Differences in Nanosecond Laser Ablation and Deposition of Tungsten, Boron, and WB2/B Composite due to Optical Properties

Institute of Fundamental Technological Research, PAS, Pawinskiego 5B, 02-106 Warsaw, Poland

Received 26 November 2015; Revised 24 March 2016; Accepted 18 April 2016

Academic Editor: Giulio Cerullo

Copyright © 2016 Tomasz Moscicki. This is an open access article distributed under the Creative Commons Attribution License, which permits unrestricted use, distribution, and reproduction in any medium, provided the original work is properly cited.

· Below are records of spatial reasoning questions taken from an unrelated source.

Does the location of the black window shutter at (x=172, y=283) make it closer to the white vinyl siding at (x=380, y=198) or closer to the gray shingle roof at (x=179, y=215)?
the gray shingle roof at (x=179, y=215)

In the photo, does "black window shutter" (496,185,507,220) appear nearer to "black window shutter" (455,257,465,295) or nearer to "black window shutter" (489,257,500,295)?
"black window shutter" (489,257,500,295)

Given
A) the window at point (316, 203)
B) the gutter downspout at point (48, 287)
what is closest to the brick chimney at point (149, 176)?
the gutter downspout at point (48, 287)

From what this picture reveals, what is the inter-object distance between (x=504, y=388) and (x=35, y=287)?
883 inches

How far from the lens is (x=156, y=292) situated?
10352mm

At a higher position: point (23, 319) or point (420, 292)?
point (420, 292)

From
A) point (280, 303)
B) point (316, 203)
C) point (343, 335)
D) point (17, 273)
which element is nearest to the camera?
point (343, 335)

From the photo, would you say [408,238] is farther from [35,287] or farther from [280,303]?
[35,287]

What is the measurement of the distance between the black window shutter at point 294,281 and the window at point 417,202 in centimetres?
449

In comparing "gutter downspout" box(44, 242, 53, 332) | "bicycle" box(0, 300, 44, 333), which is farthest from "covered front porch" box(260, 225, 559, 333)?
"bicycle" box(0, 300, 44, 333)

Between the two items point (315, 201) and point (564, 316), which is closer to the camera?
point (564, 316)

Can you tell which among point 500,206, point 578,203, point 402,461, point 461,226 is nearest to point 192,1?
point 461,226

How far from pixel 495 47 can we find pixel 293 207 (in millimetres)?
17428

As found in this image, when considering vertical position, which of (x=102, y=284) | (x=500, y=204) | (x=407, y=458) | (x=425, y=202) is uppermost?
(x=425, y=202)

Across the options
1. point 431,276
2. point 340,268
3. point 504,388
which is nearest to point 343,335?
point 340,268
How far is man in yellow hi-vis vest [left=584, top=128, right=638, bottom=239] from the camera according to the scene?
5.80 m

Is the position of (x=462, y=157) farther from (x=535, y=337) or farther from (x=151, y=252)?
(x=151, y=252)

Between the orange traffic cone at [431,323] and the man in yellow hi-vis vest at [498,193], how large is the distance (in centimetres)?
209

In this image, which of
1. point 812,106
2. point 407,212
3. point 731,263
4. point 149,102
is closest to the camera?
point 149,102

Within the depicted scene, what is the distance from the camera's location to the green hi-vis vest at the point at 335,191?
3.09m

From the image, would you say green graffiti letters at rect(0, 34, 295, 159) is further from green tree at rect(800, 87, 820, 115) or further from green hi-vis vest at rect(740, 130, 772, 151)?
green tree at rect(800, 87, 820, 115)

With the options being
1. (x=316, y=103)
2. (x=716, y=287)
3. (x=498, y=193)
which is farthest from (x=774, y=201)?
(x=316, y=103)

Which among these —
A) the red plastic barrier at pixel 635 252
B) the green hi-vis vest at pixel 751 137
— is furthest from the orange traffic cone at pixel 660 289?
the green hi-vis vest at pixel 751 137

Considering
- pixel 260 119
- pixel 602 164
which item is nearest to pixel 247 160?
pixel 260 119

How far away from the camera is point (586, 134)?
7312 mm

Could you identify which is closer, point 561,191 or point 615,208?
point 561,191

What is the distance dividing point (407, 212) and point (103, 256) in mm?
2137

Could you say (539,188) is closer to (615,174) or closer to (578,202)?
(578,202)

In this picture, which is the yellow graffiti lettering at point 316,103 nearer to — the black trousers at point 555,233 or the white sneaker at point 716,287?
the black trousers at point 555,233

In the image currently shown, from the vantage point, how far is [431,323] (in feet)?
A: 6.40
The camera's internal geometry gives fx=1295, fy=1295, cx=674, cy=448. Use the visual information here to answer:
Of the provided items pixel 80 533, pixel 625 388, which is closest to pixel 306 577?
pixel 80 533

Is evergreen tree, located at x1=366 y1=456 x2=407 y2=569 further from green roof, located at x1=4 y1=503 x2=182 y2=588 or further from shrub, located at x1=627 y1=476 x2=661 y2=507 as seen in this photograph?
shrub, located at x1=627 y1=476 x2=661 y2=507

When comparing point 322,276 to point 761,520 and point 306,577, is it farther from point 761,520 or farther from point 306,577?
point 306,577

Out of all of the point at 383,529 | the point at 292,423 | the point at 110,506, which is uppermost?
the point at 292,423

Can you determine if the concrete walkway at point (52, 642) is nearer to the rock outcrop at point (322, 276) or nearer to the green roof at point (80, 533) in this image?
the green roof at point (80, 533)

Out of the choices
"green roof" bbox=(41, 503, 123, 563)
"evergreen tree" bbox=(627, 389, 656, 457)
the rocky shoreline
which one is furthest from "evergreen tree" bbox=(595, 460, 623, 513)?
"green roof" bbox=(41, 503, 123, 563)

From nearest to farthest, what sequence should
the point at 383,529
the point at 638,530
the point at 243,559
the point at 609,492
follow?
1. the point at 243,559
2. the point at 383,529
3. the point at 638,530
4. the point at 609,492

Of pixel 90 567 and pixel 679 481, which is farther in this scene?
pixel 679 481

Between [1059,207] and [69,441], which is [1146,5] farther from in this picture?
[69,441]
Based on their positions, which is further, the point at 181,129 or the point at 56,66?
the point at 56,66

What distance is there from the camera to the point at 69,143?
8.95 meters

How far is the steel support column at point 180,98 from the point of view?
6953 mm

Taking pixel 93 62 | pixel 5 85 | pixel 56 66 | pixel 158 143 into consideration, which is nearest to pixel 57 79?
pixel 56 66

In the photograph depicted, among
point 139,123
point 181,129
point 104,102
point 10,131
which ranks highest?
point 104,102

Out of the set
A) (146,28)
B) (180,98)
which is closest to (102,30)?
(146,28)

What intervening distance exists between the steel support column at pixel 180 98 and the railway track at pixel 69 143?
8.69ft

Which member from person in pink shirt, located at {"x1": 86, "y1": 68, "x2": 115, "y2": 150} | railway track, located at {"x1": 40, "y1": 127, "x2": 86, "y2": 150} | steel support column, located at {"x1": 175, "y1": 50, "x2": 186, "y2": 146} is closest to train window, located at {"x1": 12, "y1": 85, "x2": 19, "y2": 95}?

The first attempt to the deposition of WB3 films using nanosecond Nd:YAG laser demonstrated that deposited coatings are superhard. However, they have very high roughness. The deposited films consisted mainly of droplets. Therefore, in the present work, the explanation of this phenomenon is conducted. The interaction of Nd:YAG nanosecond laser pulse with tungsten, boron, and WB2/B target during ablation is investigated. The studies show the fundamental differences in ablation of those materials. The ablation of tungsten is thermal and occurs due to only evaporation. In the same conditions, during ablation of boron, the phase explosion and/or fragmentation due to recoil pressure is observed. The deposited films have a significant contribution of big debris with irregular shape. In the case of WB2/B composite, ablation is significantly different. The ablation seems to be the detonation in the liquid phase. The deposition mechanism is related mainly to the mechanical transport of the target material in the form of droplets, while the gaseous phase plays marginal role. The main origin of differences is optical properties of studied materials. A method estimating phase explosion occurrence based on material data such as critical temperature, thermal diffusivity, and optical properties is shown. Moreover, the effect of laser wavelength on the ablation process and the quality of the deposited films is discussed.